◆ About this exercise: Every line of the entries that holds the word "fill" is to be copied.

(Stored dataset items)
■ ■ ■ ■

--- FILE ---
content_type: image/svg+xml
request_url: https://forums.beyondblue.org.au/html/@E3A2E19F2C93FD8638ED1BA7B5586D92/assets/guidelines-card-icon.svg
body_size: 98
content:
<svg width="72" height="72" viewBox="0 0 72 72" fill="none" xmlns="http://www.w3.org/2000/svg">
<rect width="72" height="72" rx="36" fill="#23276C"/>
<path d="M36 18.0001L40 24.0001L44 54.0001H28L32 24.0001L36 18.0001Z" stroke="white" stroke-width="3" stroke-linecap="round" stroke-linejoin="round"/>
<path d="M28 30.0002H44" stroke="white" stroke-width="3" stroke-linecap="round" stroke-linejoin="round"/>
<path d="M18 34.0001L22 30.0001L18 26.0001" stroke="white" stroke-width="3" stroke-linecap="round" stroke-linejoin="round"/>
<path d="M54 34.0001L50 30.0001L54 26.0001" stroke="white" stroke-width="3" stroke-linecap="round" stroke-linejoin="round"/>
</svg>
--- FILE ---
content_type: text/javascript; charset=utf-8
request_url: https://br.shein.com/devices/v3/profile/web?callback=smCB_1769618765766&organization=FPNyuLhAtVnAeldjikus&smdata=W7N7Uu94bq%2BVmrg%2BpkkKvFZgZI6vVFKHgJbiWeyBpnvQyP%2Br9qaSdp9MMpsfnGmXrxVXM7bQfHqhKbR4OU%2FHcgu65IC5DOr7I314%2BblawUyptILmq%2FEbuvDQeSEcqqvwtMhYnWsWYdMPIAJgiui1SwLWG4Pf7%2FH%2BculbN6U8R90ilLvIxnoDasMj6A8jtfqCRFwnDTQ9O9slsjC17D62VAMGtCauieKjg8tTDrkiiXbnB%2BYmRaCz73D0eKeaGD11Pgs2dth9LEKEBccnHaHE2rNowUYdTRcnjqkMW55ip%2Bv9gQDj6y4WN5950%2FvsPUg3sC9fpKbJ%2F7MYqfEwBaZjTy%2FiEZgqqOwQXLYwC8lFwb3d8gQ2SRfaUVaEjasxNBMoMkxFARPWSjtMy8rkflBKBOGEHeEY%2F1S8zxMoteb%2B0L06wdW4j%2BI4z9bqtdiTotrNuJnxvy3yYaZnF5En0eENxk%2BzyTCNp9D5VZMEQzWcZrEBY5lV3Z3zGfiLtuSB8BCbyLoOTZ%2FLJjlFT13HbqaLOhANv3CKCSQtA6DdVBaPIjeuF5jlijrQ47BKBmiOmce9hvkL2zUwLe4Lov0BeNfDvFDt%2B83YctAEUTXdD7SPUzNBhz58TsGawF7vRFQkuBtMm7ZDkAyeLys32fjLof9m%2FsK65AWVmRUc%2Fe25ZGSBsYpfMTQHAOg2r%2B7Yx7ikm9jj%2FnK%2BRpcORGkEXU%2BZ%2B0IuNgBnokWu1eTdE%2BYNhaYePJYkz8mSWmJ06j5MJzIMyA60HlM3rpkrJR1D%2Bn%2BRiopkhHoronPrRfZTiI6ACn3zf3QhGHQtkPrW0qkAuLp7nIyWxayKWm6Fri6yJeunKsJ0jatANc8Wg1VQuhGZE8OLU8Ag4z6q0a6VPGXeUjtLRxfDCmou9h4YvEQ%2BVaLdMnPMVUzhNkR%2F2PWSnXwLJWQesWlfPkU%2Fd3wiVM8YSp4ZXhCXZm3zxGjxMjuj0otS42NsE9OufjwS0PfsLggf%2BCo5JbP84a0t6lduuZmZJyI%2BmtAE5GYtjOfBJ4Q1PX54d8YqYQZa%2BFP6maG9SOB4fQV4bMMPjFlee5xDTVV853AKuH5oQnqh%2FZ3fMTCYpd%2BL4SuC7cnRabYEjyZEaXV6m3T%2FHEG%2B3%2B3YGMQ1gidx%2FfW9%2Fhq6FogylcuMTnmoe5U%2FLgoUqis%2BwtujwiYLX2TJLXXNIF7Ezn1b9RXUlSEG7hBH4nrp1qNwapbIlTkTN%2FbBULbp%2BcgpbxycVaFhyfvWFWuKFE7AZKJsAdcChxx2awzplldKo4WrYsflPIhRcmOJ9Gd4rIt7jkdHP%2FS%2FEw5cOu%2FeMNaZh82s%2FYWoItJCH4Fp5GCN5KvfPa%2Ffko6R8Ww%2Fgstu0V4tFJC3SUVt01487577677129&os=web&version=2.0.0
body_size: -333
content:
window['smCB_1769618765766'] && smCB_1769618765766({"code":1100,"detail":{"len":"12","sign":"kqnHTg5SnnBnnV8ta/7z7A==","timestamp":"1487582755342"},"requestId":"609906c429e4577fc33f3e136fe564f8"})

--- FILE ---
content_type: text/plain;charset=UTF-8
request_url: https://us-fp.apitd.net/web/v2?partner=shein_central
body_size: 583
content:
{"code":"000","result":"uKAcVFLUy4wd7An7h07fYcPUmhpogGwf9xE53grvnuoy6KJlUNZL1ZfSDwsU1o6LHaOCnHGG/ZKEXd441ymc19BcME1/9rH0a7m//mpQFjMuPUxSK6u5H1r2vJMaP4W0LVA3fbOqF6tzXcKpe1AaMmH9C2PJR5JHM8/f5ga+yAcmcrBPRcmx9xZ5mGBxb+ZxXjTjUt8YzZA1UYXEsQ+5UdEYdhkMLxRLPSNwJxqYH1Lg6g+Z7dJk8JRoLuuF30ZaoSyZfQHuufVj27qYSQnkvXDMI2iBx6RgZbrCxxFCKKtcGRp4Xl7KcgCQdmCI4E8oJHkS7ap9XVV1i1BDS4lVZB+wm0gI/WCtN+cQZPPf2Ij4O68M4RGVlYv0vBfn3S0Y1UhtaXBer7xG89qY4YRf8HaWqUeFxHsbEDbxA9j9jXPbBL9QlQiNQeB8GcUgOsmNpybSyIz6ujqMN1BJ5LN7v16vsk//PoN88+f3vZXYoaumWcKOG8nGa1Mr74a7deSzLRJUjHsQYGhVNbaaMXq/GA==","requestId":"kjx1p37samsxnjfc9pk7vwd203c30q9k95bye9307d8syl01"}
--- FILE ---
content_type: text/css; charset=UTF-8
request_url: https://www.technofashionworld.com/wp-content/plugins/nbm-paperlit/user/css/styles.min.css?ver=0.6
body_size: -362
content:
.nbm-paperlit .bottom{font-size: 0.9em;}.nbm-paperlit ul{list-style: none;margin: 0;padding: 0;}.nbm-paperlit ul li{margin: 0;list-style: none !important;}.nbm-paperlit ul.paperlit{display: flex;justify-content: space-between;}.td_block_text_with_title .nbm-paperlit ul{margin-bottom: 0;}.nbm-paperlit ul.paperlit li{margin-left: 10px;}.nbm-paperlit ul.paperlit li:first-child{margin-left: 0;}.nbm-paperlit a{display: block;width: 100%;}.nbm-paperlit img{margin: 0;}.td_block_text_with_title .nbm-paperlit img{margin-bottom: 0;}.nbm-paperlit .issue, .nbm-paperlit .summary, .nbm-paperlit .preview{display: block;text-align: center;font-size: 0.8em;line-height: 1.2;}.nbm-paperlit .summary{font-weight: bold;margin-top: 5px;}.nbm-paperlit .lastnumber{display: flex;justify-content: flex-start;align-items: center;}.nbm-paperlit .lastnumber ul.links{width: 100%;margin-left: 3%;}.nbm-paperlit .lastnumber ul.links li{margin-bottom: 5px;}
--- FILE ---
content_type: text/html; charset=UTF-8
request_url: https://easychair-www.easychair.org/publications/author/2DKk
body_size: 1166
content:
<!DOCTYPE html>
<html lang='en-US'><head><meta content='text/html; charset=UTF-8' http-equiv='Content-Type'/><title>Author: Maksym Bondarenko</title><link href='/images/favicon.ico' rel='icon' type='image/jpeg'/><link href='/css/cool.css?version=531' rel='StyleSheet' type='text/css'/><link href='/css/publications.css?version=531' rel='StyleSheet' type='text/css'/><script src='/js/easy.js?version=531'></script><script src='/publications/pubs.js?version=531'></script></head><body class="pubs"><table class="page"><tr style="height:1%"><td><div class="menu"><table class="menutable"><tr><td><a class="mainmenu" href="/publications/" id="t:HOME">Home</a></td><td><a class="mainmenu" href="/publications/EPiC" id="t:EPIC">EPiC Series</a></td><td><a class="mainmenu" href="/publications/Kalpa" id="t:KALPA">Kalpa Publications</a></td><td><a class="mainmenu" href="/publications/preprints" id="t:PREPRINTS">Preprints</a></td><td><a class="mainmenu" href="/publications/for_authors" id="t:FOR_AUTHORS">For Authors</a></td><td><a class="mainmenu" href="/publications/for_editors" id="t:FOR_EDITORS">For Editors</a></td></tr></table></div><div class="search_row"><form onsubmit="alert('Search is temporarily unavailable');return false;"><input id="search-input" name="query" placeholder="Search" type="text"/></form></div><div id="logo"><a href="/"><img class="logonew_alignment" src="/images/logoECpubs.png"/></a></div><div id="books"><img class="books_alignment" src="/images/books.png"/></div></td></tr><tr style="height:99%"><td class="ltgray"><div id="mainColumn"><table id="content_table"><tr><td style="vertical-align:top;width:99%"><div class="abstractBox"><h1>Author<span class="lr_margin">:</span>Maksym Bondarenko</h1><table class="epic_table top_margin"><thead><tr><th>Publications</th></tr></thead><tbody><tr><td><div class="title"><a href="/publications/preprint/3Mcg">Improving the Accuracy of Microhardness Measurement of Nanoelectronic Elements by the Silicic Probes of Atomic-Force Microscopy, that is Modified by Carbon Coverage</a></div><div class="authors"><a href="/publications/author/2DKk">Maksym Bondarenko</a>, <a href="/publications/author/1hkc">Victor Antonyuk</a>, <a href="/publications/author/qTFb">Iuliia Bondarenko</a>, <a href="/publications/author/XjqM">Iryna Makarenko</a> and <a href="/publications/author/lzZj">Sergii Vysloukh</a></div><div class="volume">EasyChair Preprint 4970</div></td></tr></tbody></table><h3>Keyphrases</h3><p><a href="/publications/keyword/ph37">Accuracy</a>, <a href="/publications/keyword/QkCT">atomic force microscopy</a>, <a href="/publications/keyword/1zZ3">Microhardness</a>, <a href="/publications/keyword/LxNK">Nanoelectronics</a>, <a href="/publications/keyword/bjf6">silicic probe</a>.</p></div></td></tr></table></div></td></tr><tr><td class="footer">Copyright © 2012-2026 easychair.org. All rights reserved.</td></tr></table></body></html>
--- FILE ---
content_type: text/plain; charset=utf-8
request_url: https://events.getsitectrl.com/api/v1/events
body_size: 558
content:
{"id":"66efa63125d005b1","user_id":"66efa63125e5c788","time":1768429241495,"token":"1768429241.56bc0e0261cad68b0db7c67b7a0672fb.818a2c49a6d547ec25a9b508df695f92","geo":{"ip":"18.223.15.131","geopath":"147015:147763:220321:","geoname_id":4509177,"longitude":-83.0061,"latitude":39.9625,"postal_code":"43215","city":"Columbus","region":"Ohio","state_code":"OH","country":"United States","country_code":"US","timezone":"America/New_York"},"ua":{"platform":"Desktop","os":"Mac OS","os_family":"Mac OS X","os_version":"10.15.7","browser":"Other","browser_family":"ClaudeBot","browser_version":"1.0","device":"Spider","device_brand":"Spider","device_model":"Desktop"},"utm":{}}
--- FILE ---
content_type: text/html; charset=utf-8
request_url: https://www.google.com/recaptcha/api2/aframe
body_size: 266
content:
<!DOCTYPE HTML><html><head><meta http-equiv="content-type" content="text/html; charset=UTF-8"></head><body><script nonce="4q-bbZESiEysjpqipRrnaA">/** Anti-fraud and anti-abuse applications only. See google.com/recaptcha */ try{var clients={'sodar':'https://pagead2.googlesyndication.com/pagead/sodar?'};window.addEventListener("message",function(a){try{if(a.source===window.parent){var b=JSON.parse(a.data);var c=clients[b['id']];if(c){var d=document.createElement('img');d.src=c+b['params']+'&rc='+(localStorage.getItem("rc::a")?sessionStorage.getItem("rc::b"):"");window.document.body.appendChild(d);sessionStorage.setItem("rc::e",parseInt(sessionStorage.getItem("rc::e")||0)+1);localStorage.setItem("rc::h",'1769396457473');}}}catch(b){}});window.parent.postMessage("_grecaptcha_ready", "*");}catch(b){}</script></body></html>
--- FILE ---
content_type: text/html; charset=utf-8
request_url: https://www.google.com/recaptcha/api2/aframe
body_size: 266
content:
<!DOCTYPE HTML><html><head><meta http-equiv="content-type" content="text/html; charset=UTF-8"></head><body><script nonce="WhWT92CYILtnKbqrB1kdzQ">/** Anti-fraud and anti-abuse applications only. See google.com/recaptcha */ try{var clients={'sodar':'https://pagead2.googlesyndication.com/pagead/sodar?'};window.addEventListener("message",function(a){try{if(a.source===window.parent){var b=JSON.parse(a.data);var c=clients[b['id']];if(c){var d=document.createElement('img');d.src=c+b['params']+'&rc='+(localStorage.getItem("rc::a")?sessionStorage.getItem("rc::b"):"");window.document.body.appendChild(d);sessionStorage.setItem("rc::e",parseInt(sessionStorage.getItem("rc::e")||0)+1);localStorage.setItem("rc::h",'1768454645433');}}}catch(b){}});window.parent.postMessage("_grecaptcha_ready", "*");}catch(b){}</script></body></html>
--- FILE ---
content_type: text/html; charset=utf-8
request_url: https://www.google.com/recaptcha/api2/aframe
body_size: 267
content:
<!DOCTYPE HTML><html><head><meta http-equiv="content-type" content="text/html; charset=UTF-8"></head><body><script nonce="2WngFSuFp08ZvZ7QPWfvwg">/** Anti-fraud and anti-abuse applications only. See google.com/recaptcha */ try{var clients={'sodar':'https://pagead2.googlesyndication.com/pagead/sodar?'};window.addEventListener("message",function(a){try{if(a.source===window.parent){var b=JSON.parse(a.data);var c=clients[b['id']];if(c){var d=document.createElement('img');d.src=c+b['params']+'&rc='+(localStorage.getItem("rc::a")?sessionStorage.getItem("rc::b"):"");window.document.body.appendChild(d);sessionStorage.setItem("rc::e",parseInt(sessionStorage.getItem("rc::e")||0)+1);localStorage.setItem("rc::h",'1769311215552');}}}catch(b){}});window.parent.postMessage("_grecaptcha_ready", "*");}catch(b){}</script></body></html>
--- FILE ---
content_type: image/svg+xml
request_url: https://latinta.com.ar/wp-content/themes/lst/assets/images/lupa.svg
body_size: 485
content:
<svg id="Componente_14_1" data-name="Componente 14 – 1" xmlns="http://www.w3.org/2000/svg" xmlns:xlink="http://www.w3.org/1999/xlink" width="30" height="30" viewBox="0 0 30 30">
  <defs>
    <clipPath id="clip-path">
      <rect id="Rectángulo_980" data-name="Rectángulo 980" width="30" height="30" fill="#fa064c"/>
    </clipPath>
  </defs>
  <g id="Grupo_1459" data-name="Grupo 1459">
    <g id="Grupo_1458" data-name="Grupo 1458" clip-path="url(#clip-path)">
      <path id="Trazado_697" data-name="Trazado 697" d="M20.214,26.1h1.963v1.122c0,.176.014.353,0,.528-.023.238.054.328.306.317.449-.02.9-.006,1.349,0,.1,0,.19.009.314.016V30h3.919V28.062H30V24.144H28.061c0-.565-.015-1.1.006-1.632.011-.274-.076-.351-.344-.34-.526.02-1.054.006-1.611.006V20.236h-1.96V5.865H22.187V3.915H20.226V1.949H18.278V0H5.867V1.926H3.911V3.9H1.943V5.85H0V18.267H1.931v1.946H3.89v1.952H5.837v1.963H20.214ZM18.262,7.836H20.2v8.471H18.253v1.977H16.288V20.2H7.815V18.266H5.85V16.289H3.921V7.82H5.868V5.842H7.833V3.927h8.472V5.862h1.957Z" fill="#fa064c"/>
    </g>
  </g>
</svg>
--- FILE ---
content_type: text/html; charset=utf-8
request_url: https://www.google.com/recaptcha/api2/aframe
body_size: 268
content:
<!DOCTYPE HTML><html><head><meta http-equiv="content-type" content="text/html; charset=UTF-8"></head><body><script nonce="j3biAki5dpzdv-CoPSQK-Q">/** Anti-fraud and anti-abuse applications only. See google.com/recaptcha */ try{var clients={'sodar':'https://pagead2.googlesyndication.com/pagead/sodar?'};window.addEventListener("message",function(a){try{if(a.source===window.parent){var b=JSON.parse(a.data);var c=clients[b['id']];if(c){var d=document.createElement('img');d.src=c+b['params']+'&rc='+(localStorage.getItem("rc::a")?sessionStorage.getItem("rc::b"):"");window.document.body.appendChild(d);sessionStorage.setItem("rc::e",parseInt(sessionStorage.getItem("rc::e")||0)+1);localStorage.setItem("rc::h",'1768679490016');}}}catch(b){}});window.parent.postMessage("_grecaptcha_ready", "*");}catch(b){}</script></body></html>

■ ■ ■ ■

◆ Task response:
<svg width="72" height="72" viewBox="0 0 72 72" fill="none" xmlns="http://www.w3.org/2000/svg">
<rect width="72" height="72" rx="36" fill="#23276C"/>
      <rect id="Rectángulo_980" data-name="Rectángulo 980" width="30" height="30" fill="#fa064c"/>
      <path id="Trazado_697" data-name="Trazado 697" d="M20.214,26.1h1.963v1.122c0,.176.014.353,0,.528-.023.238.054.328.306.317.449-.02.9-.006,1.349,0,.1,0,.19.009.314.016V30h3.919V28.062H30V24.144H28.061c0-.565-.015-1.1.006-1.632.011-.274-.076-.351-.344-.34-.526.02-1.054.006-1.611.006V20.236h-1.96V5.865H22.187V3.915H20.226V1.949H18.278V0H5.867V1.926H3.911V3.9H1.943V5.85H0V18.267H1.931v1.946H3.89v1.952H5.837v1.963H20.214ZM18.262,7.836H20.2v8.471H18.253v1.977H16.288V20.2H7.815V18.266H5.85V16.289H3.921V7.82H5.868V5.842H7.833V3.927h8.472V5.862h1.957Z" fill="#fa064c"/>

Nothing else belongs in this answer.